DIRECTIONS: Reproduce the text of every entry below word for word, omitting the pictures.

DATA PROVIDED:
• • • • • • •
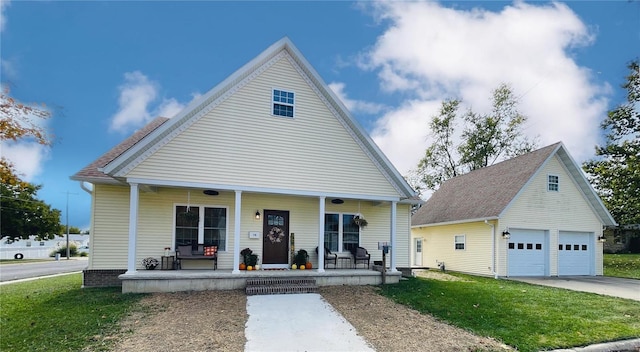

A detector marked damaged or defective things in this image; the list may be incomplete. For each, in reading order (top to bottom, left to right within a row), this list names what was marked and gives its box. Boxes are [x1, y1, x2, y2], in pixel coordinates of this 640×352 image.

detached two-car garage [510, 230, 596, 276]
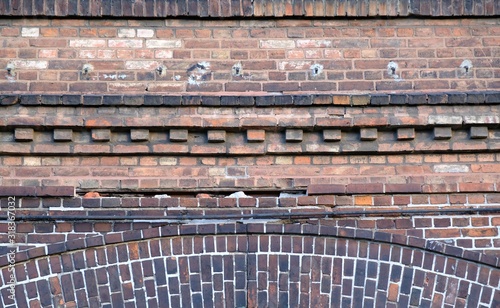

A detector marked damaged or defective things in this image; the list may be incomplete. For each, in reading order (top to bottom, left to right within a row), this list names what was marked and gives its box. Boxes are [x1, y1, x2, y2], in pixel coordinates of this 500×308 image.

damaged brick edge [1, 91, 498, 107]
damaged brick edge [1, 223, 498, 270]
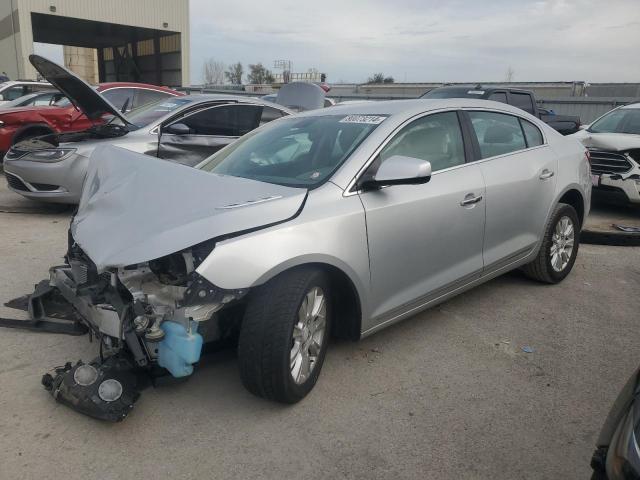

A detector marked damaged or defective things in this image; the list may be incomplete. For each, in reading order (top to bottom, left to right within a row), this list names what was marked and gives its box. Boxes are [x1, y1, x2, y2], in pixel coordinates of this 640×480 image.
• • • • • • •
TASK RESULT:
A detector marked damaged or defective things in this image; the list may be incomplete. For each, in reading order (top to bottom, left to right within a row), this list names what was marked and gives its box. Boxes are [x1, y1, x2, y2], in pixel coordinates of this 640×352 image.

detached two-car garage [510, 230, 596, 276]

A detector marked damaged or defective things in this image; the list may be incomplete. For each, in reading order (top to bottom, left to right within a row), this list names what was marked and gives its box. Boxes are [x1, y1, x2, y2], in pixel coordinates of this 500×308 image.

damaged brick edge [1, 91, 498, 107]
damaged brick edge [1, 223, 498, 270]

A detector marked damaged or defective things in this image; the list may be incomplete. For each, in reading order (top to bottom, left to right within a row), this list names what was marked and gives its box. Boxes are [x1, y1, x2, y2], in pixel coordinates of this 640×480 image.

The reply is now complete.